Desperate Patients Turning To Crowdfunding To Pay Medical Bills
Sherie Drees was diagnosed with breast cancer the day after Mother’s Day, on 11 May.Credit: guardian.com
December 28, 2015

I've been saying this for long time: Nationalize the pharmaceutical industry. We already fund their research, it's crazy that all we get in return are obscene prices. No one should have to beg to pay their medical bills. Via Alternet:

“We did not want to go into problems with our house and credit,” says Lisa Salo, a kindergarten teacher from Suwanee, Georgia. But Salo’s chemotherapy treatments for breast cancer were already costing her $4,000, and she knew she would owe another $4,000 in January.

When Salo and her husband could not pay the first bill right away, the collection agencies started calling. Salo and her husband had never been late with any bills before her illness, but all the money they earn goes toward their mortgage and their two children. They had no idea how to come up with the money, and they were embarrassed to ask for help.

A parent of one of Salo’s former students, Hahnee Kang Oh, noticed something was wrong and set up a GoFundMe page to raise money for Salo’s treatment. In the past three weeks, 113 people have donated, raising $6,855. The outpouring of support has been overwhelming for Salo. She considers herself one of the “lucky ones” with a good insurance policy that does not require a co-pay for each treatment. She felt embarrassed that her family needed help paying her medical bills, but knew she could not turn the money down.

Medications in the US are some of the most expensive in the world. Nowhere is that more clear than in the high cost of life-saving cancer treatments. New cancer treatments are priced on average at $120,000 per year, and the overall price of cancer medication has grown 100-fold when adjusted for inflation since 1965.

While concerned physicians have tried to push back on drug manufacturers through op-eds and a Change.org petition calling for reforms that would lead to lower cancer medication prices, patients unable to afford the treatment costs have had to turn to crowdfunding sites to help pay for care.

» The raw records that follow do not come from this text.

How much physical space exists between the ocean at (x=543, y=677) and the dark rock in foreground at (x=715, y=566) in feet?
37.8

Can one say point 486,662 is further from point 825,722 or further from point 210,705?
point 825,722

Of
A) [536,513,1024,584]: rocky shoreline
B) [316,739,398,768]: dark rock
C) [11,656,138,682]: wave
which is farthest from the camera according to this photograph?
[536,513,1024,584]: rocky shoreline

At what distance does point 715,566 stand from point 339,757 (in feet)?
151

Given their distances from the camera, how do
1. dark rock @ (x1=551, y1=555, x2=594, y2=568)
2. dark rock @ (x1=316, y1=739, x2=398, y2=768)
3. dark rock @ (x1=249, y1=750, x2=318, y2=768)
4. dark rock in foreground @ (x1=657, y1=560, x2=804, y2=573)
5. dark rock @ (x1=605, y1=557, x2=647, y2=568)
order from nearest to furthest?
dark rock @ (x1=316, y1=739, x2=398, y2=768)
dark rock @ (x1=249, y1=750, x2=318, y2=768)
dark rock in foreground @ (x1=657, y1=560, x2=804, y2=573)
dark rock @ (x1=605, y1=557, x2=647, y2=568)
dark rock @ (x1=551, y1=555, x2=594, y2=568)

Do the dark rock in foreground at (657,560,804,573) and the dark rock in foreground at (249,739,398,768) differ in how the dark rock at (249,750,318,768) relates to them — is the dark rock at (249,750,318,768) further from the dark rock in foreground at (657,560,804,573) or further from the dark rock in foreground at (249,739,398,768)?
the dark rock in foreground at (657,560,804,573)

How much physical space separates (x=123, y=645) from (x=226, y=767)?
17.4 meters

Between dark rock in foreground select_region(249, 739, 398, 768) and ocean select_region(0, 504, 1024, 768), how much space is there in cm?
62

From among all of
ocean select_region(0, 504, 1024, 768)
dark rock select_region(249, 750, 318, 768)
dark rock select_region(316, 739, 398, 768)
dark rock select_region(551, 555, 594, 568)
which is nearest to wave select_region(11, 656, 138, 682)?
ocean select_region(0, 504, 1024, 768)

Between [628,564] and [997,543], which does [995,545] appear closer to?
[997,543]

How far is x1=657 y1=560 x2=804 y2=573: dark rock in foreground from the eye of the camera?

Crowdfunding usually gets attention in the press as the source of seed money for cutting edge inventions and cool art projects. Crowdfunding paid for a Veronica Mars movie, the development of the virtual reality headset Oculus Rift and a lot of potato salad for one lucky man. Increasingly it is also being used as a lifeline for people battling cancer who can’t afford the high financial burden of out of pocket costs and deductibles for treatments that cost hundreds of thousands of dollars.

“People are abandoning treatment. People are scared they will go bankrupt and they will take away from family necessities and have to choose between treatment to prolong life or spend money on their family,” says Hagop Kantarjian, chairman of the leukemia department at the MD Anderson Cancer Center in Houston and a vocal advocate for lower cancer drug pricing. Kantarjian’s Change.org petition calls for a number of changes to lower cancer drug prices, among them the right to import lower cost cancer drugs from Canada for personal use for patients who can’t afford US prices and allowing Medicare to negotiate drug prices.

No one deserves the added burden of financial disaster when they're dealing with a life-threatening illness.